→ THE TASK
Pick up the article on the rise in truancy prosecutions of parents after its final sentence and continue it.

Under a post-covid crackdown on truancy, the number of parents being charged for failing to send children to school has doubled in less than a year.
Ministry of Justice (MoJ) figures show that schools and councils are prosecuting 1,700 people a month, which is up from between 700 and 900 a month at the start of 2022. On-the-spot fines (Penalty notices) quadrupled from 45,809 in 2020-21 to 218,235 in 2021-22, with parents paying out find in the region of £12 million.
Following concerns that children were “lost” to education during the pandemic and had failed to return to school, authorities have launched a crackdown aimed at returning children to schooling.
In the first term of the 2021-22 academic year, when most Covid restrictions had been lifted, it was estimated almost 1.8 million children regularly missed school. Last September Ministers issued “non-statutory” guidance requiring schools to ensure all pupils attend, and set out a staged approach which culminates in either a fixed penalty of £60, rising to £120 if not paid within 21 days, or prosecution if head teachers deem it necessary.

→ RECORDS SHOWN
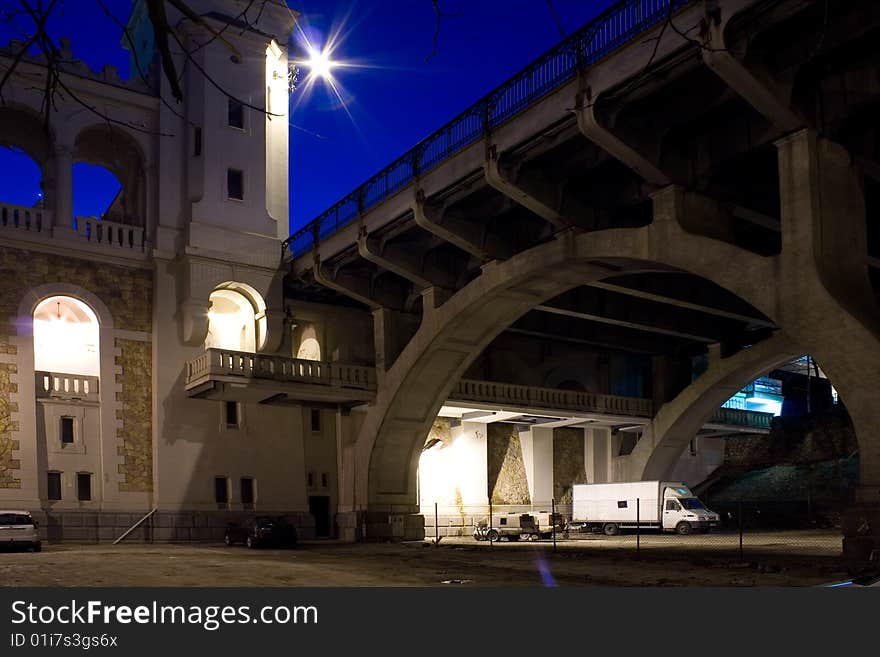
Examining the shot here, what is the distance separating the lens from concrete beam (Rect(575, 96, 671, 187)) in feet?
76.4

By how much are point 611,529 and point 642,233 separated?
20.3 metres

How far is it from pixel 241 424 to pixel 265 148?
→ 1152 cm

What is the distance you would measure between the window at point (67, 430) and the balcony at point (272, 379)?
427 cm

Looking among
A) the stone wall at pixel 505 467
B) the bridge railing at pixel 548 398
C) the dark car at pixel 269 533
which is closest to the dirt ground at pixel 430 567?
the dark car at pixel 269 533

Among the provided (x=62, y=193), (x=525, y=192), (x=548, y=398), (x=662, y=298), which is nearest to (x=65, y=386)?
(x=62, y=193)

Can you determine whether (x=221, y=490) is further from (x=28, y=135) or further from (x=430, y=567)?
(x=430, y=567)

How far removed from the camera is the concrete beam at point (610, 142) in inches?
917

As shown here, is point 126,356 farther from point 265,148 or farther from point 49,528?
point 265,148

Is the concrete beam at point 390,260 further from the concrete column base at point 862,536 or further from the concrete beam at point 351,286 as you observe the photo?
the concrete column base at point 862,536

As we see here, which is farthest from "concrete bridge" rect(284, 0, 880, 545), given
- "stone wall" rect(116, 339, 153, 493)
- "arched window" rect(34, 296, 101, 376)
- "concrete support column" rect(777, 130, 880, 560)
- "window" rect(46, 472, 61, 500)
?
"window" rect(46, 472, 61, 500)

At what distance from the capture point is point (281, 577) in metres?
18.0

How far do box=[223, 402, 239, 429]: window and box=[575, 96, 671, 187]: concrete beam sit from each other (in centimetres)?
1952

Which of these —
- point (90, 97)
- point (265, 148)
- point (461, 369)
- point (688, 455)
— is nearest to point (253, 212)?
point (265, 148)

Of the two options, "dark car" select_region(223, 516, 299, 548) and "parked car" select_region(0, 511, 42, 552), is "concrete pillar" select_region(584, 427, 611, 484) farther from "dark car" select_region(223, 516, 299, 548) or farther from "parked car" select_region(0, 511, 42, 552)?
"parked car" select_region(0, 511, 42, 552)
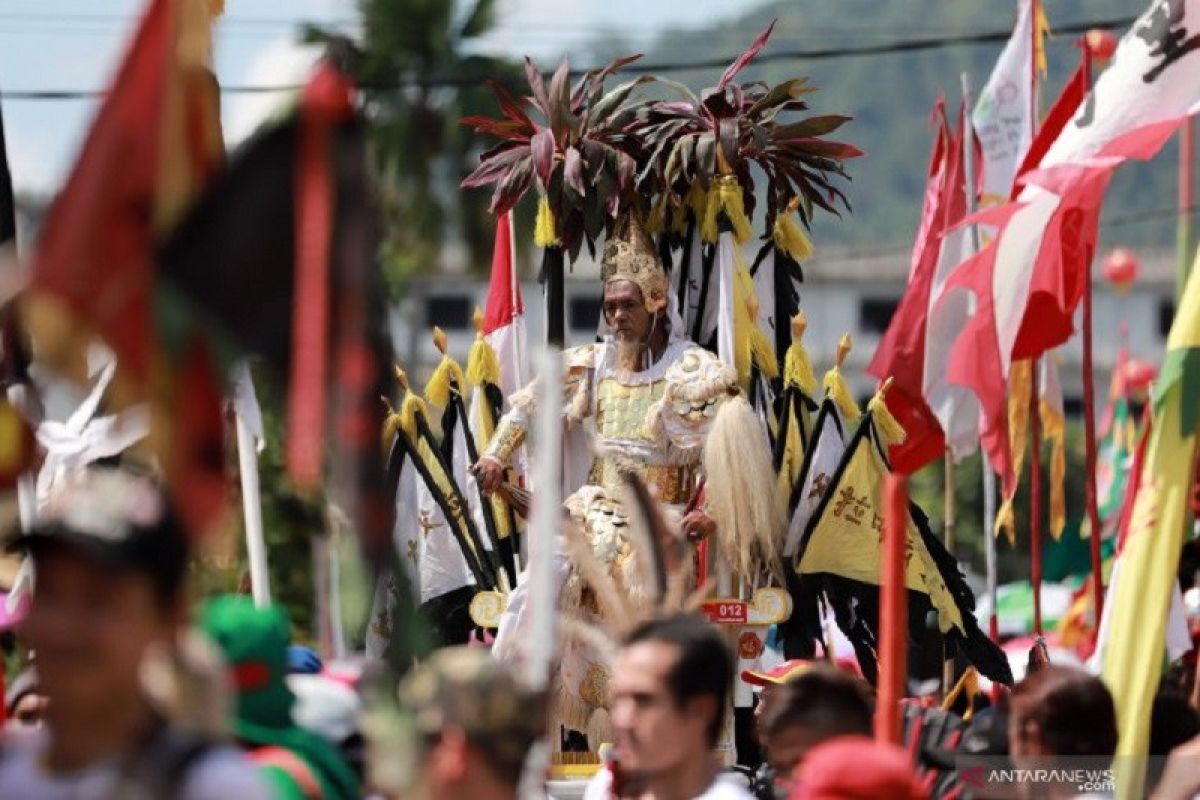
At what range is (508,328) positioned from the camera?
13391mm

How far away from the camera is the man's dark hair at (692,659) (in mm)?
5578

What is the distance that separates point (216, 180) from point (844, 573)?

→ ANSWER BOX
From this September the guidance will become law. Schools will be obliged to “enforce attendance through statutory intervention or prosecution to protect the pupil’s right to an education where all other avenues have been exhausted.” Schools are currently able to phone, knock on the doors of absent children, arrange late starts or early finishes, taxis, and meetings with parents.
The Department for Education said: “Regular school attendance is vital for a child’s education, well-being and future life chances. Parents have a duty to make sure their child attends school. The number of prosecutions has increased since the pandemic, when they were not used, but remain lower than pre-pandemic. It is for schools and local authorities to work together to support families and prosecutions should only ever be a last resort.”
However, the use of courts through what is known as the single justice procedure (SJP) to prosecute parents has sparked controversy, because most cases are heard behind closed doors by a single Justice of the Peace, without the defendant having to appear.
Campaigners claim that this could lead to miscarriages of justice, with parents denied a chance to explain mitigating circumstances. MoJ figures show 80 per cent do not enter a plea because they may not have received the summons through the post, or do not realise they can plead not guilty and have an open hearing.
Executive director of Square Peg, Ellie Costello, cited a case where a mother receiving chemotherapy for breast cancer was fined the maximum £1,000 and ordered to pay £800 costs over her child’s non-attendance.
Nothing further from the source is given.